Task requirements: Reproduce the records word for word, starting at the line that contains "Thinking about position, is" and ending at the final line of the records, with both of those lines included.

>>>>>

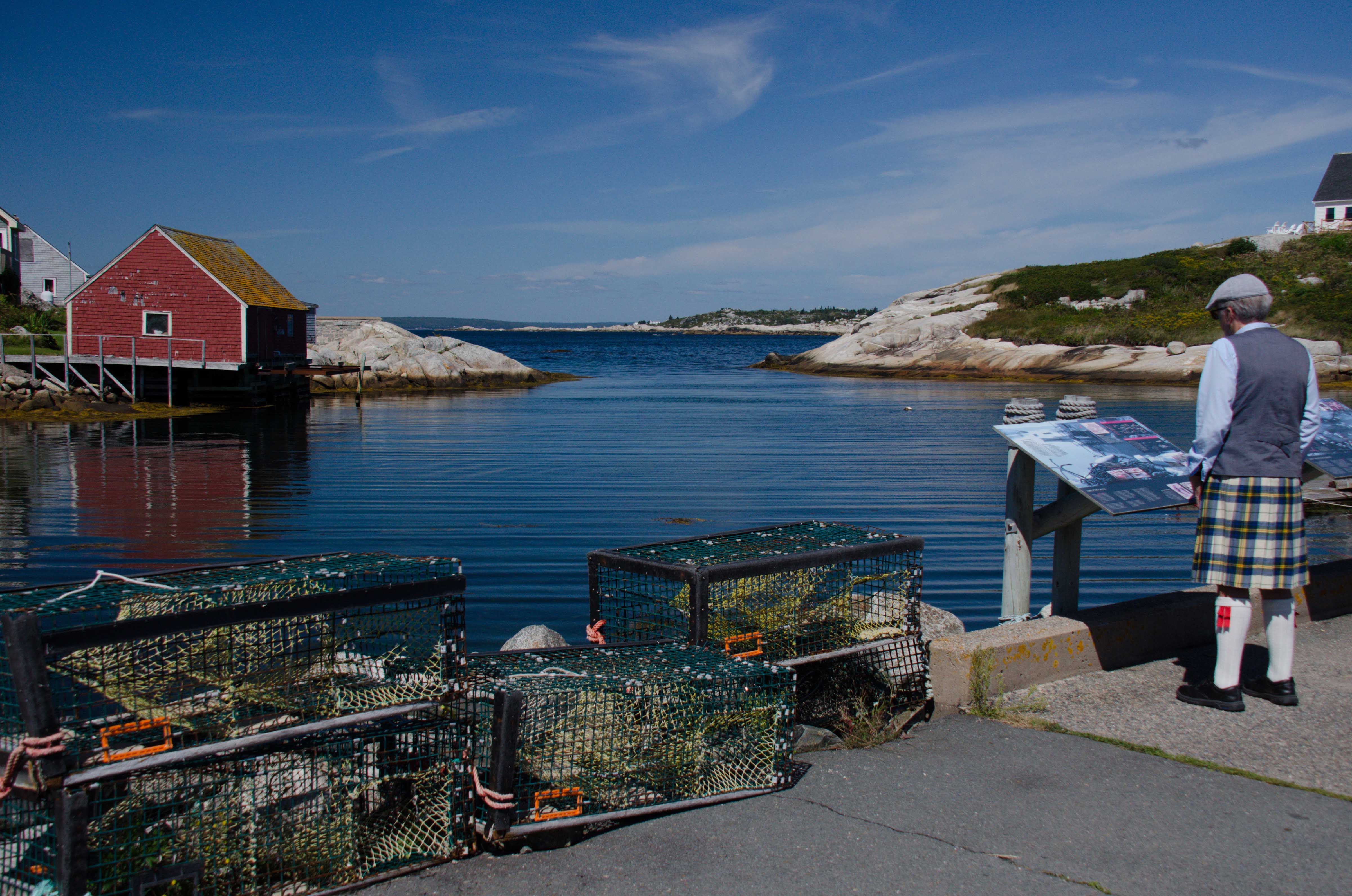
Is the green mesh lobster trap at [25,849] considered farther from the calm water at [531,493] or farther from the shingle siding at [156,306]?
the shingle siding at [156,306]

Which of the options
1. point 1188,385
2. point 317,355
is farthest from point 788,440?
point 317,355

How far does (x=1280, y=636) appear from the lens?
5.18 metres

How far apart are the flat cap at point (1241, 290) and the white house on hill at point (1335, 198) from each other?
93.2 meters

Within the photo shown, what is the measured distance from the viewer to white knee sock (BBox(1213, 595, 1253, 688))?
511 centimetres

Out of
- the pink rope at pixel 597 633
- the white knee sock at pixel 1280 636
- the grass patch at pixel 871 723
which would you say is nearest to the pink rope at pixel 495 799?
the pink rope at pixel 597 633

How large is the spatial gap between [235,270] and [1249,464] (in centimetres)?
4145

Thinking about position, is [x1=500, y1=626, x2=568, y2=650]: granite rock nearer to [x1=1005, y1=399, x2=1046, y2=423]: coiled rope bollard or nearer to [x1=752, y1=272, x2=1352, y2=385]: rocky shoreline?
[x1=1005, y1=399, x2=1046, y2=423]: coiled rope bollard

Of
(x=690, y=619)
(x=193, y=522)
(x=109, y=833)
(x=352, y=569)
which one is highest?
(x=352, y=569)

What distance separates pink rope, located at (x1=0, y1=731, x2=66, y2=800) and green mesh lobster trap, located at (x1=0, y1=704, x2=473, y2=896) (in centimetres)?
11

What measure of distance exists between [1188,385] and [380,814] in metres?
54.3

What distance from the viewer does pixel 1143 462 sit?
5.99 metres

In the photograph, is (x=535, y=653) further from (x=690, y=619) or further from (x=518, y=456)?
(x=518, y=456)

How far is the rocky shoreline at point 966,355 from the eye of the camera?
53.7 m

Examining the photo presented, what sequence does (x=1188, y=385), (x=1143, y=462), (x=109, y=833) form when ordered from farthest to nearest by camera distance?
(x=1188, y=385) < (x=1143, y=462) < (x=109, y=833)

<<<<<

Worked solution:
Thinking about position, is [x1=500, y1=626, x2=568, y2=650]: granite rock nearer to [x1=1005, y1=399, x2=1046, y2=423]: coiled rope bollard or nearer to [x1=752, y1=272, x2=1352, y2=385]: rocky shoreline?
[x1=1005, y1=399, x2=1046, y2=423]: coiled rope bollard

Of
(x=690, y=619)
(x=193, y=522)
(x=109, y=833)
(x=352, y=569)
which one is highest?
(x=352, y=569)

What distance separates pink rope, located at (x1=0, y1=731, x2=66, y2=800) and green mesh lobster trap, located at (x1=0, y1=704, x2=473, y2=896) (in centimetres)?
11

What measure of distance exists between [1188,385] and [380,814] in metres?
54.3

What distance from the viewer does pixel 1143 462 sit?
5.99 metres

In the photograph, is (x=535, y=653) further from (x=690, y=619) or further from (x=518, y=456)?
(x=518, y=456)

How far is the rocky shoreline at point 966,355 from the eye of the camera?
53.7 m

Examining the photo presented, what sequence does (x=1188, y=385), (x=1143, y=462), (x=109, y=833) form when ordered from farthest to nearest by camera distance?
(x=1188, y=385) < (x=1143, y=462) < (x=109, y=833)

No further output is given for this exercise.